Step 2 - First enhancement

"""
{context}

Based on the text provided, what is the social and environmental impact of the organization?
"""

While we intially set out to estimate the impact of an organisation, we added the seemingly small constraint now that our analysis is based on a given text, which could contain ridiculous claims. While this is not what we where looking for, it is a pivot of the original question to be able to to address the question as best as possible. It also teaches us an implicit ground truth that is always relevant: You can only make estimations based on data. If you have no data, there are no estimations, only prior knowledge.

The prompt also assumes that the context clearly states a certain organization. Moreover, it doesn't specify any aspects of social or environmental knowledge. And since the respondent is allowed to answer freely, there is no easy way to verify the results since it isn't enforced to substantiate the claims based on the input context.

Step 3 - Justifying analysis

Impact prompt:

"""
{context}

Based on the provided text about {organization_name}, please analyze its social and environmental impact. List the pros and cons of these impacts and provide specific examples from the text to support your analysis.
"""

It seems simple enough, but nevertheless, if we don't exactly have the name of the organization (let's say we have just the company website URL), we can offload it to a subtask:

Organization name identification prompt:

"""
{context}

What is the name of the organization presented in the text above?
”""

While the latter auxiliary prompt is easy enough (let's not go into the ambiguities of names), our core prompt is far from perfect. It doesn't provide any contextual information about the organization, which might make it difficult to tailor the analysis appropriately. Also, we haven't attacked the impact definition yet.

Step N - Climbing the ladder of complexity

As we proceed with our refinement the prompt gets larger and gives more control and better quality of the output.

Impact prompt:

"""
{context}

Key statements:
{statements}

Ojective: Based on the provided text about {organization_name}, analyze its social and environmental impact using the Theory of Change framework and IRIS+ metrics.

Instructions:
1. **Theory of Change Analysis:** Outline how the organization’s activities lead to its intended social and environmental outcomes. Identify inputs, activities, outputs, outcomes, and long-term impacts.
2. **IRIS+ Metrics:** Apply IRIS+ metrics to assess the organization's performance in terms of social and environmental impact. Consider metrics related to efficiency, effectiveness, and sustainability.
3. **Pros and Cons:** Evaluate the strengths and weaknesses of the organization’s approach based on the theory of change and IRIS metrics.
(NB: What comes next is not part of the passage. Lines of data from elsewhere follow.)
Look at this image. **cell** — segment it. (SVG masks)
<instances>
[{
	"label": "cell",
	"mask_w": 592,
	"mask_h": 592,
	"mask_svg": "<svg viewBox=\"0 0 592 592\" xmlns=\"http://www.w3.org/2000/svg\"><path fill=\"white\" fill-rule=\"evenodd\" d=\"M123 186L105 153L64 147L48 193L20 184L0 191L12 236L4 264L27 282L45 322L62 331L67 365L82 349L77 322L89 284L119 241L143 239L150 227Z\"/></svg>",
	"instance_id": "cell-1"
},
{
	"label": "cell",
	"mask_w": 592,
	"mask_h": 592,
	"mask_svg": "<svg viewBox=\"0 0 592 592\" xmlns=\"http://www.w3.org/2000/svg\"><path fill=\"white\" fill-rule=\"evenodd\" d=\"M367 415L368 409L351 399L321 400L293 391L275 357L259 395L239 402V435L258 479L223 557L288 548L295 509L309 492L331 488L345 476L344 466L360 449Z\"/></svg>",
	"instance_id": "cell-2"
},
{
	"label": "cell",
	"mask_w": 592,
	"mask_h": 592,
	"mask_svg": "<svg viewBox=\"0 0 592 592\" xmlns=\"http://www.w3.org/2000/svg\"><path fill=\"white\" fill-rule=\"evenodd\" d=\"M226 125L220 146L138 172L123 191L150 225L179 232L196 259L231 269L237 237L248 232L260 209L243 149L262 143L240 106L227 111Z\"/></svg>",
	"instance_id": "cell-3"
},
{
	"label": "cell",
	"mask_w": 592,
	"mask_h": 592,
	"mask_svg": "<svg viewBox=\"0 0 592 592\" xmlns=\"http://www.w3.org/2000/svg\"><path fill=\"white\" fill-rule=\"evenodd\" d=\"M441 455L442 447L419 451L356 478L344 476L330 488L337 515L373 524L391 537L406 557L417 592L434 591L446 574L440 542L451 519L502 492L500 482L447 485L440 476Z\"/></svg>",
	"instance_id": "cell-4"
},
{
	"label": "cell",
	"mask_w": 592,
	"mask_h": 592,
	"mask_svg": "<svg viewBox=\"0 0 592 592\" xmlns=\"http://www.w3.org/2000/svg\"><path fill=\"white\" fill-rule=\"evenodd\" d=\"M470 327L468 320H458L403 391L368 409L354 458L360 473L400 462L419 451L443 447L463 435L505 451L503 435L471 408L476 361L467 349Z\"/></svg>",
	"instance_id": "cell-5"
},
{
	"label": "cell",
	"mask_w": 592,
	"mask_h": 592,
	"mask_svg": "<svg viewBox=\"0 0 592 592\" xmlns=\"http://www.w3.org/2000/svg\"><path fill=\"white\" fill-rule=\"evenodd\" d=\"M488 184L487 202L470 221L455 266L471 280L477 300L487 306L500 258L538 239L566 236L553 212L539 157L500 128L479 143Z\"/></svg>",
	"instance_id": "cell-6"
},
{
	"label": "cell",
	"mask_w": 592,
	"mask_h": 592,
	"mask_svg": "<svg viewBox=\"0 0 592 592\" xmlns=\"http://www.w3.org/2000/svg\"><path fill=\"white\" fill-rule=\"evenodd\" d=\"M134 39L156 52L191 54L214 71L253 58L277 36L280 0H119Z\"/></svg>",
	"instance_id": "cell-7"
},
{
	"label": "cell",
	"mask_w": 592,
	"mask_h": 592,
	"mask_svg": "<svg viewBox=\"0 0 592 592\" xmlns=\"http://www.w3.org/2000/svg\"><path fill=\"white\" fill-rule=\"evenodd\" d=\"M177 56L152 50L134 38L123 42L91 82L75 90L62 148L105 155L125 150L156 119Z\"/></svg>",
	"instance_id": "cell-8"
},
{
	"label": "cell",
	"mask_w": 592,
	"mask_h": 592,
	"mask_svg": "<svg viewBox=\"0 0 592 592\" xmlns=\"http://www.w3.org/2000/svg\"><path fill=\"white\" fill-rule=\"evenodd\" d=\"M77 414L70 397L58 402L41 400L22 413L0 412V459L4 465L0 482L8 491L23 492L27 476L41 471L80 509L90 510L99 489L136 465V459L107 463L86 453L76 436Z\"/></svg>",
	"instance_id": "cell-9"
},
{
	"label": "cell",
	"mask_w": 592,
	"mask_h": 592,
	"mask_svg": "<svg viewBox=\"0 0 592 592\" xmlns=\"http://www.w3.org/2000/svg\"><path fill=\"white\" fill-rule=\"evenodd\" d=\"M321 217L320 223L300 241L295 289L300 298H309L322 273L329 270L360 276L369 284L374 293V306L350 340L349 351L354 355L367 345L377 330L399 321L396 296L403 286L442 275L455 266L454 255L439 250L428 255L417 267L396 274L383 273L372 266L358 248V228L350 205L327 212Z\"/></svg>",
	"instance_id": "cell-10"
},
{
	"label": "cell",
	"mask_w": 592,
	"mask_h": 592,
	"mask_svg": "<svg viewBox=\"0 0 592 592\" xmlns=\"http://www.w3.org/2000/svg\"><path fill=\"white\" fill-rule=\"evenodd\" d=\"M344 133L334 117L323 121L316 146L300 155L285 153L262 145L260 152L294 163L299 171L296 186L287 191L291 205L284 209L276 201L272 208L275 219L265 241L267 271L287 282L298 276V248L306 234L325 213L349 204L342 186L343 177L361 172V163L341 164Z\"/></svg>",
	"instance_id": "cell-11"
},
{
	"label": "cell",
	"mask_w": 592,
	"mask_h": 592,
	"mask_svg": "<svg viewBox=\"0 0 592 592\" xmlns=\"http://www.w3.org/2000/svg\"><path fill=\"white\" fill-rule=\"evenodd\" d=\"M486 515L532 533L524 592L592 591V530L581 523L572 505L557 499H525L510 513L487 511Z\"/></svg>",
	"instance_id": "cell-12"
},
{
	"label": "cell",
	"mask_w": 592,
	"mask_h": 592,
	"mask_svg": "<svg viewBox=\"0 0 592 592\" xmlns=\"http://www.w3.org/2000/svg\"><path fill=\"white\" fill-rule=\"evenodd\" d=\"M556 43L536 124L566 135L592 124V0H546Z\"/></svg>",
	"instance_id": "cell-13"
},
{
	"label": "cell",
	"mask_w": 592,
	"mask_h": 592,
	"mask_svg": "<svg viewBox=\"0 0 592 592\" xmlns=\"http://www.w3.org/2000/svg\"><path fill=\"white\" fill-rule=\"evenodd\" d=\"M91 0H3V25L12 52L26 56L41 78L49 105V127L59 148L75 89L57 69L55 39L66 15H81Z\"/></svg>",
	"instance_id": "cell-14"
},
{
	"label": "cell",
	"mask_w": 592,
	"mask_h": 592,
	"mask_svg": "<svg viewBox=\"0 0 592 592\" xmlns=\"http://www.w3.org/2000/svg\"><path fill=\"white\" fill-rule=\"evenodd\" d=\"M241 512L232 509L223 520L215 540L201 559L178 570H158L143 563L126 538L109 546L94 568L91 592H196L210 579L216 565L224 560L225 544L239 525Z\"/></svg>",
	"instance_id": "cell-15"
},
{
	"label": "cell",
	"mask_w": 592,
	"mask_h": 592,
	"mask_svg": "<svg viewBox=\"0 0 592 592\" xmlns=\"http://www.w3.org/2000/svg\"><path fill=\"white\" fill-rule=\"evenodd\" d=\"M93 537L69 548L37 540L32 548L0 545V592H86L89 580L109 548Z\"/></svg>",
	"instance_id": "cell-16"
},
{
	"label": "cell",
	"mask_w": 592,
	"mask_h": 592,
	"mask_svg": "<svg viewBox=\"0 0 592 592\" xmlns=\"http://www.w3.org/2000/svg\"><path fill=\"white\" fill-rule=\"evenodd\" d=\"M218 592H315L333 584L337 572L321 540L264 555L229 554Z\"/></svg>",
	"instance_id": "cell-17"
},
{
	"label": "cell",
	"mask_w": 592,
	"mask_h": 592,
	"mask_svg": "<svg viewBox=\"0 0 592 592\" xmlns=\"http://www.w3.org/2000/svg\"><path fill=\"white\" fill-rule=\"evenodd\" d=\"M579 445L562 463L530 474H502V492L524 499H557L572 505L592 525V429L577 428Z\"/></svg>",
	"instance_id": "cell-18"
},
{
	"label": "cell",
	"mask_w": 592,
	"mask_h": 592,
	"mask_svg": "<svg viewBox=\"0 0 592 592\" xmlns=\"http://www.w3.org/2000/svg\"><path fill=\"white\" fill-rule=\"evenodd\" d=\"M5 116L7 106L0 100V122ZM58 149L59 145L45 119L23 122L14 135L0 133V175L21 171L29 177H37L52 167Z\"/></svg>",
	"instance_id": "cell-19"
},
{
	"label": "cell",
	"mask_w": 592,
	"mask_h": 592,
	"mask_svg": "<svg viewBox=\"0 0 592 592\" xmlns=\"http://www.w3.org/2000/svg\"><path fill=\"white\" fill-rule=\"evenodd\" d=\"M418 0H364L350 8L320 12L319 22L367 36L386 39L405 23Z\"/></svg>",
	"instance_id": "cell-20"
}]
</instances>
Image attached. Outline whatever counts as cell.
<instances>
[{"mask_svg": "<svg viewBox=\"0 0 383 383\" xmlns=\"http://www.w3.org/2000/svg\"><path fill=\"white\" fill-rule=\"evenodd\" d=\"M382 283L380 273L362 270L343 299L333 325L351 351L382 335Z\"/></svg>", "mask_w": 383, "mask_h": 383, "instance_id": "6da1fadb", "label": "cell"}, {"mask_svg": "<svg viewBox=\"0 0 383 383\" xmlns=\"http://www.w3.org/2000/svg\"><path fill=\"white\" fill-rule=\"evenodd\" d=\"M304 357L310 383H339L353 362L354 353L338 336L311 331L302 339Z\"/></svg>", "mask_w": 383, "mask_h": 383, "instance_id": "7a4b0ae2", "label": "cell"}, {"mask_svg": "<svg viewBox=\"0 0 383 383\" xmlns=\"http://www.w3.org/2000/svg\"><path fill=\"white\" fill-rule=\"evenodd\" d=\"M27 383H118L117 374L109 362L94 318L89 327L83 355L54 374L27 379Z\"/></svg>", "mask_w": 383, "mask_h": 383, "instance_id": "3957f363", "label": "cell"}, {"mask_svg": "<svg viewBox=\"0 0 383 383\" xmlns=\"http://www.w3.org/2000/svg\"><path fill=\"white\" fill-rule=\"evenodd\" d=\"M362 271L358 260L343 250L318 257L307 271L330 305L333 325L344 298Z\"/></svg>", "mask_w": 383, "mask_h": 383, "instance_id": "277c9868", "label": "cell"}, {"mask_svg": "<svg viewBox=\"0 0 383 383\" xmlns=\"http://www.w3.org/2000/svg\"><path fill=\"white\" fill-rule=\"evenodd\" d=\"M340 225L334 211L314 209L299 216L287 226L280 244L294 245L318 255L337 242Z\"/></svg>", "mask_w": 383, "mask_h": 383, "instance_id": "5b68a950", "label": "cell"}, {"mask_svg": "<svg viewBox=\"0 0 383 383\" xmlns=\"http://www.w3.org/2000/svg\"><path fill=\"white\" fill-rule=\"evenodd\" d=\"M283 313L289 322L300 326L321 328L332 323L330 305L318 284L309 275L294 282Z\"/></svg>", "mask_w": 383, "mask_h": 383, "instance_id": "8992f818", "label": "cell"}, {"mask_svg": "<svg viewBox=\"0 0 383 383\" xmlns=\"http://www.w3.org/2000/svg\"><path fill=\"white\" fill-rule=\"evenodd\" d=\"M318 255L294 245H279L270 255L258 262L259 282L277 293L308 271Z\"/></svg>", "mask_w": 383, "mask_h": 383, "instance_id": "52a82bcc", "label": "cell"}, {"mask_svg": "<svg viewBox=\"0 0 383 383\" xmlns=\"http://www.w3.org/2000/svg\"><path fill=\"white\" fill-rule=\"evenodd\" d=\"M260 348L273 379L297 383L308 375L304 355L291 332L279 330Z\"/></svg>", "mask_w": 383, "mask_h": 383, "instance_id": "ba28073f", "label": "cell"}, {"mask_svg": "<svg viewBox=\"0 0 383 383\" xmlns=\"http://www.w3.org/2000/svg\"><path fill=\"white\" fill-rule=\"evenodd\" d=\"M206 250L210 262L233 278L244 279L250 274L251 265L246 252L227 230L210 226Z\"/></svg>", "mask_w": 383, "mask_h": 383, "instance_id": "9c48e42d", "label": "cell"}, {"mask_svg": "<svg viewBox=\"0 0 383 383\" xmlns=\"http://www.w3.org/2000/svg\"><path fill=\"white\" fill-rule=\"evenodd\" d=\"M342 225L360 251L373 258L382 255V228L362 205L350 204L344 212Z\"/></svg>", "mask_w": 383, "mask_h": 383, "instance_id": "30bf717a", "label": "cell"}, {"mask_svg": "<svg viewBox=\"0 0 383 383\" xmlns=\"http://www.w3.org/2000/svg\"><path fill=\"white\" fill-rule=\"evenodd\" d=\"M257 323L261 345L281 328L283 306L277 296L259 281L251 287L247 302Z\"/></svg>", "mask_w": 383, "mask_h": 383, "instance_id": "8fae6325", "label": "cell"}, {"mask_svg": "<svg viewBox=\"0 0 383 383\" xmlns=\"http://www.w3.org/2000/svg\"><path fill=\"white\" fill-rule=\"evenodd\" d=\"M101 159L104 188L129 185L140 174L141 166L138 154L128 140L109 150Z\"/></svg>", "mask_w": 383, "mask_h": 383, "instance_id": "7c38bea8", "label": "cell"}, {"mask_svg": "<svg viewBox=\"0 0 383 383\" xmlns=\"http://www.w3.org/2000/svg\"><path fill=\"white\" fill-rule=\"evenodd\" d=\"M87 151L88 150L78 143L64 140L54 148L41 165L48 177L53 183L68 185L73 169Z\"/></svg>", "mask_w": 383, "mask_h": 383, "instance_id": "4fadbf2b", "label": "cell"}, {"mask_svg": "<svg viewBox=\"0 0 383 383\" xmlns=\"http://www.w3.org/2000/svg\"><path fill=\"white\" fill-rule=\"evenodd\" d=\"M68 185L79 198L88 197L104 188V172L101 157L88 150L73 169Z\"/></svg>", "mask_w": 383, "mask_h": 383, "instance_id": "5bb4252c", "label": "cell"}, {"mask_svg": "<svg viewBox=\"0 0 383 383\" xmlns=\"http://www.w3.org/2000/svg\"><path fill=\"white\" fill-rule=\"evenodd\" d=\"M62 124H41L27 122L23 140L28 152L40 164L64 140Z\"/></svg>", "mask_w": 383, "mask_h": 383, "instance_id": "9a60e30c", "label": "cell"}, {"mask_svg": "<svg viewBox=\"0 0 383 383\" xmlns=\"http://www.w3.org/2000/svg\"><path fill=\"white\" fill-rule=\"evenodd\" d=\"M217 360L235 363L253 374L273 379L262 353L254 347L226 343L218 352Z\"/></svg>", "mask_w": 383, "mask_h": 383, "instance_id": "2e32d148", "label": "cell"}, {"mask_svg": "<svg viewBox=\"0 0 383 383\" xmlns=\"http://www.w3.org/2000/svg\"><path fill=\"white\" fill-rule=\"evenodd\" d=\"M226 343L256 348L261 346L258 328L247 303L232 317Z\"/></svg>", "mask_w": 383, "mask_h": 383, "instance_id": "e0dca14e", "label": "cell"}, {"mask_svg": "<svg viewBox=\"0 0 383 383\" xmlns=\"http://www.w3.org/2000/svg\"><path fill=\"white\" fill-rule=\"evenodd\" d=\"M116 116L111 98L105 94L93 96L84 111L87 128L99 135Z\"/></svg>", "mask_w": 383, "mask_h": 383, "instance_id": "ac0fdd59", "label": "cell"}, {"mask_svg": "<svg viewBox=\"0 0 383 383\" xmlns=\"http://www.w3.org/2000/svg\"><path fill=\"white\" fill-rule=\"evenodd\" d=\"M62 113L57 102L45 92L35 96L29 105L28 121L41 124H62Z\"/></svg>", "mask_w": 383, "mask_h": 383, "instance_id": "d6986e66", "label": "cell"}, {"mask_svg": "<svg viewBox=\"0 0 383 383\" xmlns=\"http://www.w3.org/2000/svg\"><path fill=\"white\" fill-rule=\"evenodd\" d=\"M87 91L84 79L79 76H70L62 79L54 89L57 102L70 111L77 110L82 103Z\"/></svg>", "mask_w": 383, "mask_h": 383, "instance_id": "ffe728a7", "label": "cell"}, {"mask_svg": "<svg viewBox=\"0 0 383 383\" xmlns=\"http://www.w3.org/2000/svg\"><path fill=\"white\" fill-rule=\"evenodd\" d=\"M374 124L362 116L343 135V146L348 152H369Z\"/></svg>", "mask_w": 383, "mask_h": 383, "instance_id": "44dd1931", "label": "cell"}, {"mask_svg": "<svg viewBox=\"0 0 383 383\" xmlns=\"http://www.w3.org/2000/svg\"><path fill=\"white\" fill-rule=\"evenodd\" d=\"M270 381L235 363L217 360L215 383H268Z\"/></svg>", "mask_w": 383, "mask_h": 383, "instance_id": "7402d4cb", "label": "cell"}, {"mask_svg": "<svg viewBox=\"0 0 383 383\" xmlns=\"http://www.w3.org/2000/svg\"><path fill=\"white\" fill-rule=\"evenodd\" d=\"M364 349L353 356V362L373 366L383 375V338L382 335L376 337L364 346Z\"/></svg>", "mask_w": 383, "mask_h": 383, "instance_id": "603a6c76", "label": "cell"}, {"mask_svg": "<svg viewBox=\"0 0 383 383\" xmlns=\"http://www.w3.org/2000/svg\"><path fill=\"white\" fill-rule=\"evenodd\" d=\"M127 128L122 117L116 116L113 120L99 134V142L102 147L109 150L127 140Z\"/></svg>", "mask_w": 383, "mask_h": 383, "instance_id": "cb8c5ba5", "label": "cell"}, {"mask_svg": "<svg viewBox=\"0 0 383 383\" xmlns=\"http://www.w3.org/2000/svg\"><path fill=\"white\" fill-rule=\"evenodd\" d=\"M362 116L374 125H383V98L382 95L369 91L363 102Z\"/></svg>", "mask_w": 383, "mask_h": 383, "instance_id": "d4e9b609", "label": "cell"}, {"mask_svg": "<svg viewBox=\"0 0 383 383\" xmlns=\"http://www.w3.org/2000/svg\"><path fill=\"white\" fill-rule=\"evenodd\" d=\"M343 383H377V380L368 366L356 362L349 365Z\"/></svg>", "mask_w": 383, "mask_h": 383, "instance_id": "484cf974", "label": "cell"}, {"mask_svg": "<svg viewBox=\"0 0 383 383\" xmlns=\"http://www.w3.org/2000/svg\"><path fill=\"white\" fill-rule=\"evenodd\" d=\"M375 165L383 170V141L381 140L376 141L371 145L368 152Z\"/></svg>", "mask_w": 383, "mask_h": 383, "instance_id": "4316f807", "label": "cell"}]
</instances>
Please ensure that the analysis is detailed, incorporates relevant data from the provided statements, and offers actionable insights into the organization’s impact.

"""

Statement prompt:

"""
{context}

Extract explicit statements (mission, vision, ethics & values, taglines) from the organization {organization_name} in the text above.
"""

The impact prompt is focused now on explicit statements which are extracted in a separated step and instead of just ambiguous terms like "impact" it is asked to generate impact analysis based on established principles like Theory of Change and IRIS Metrics.

By this we are approaching the limits of the method though. While it might be tangible to generate the right list of metrics of mentrics, the calculation of number estimates requires access to proprietary information. But as an intermediate solution we can generate code to calculate IRIS metrics depending on input variables which is tailored to a company. Those code fragments will be just explanatory examples of how one could attack impact estimations if one had access to data.

Conclusion

There is no end in improving the prompt, but the system you end up with is flexible enough to change easily. If the results feed into a reporting tool, it's useful to generate structured JSON data which allows other UI components other than free text.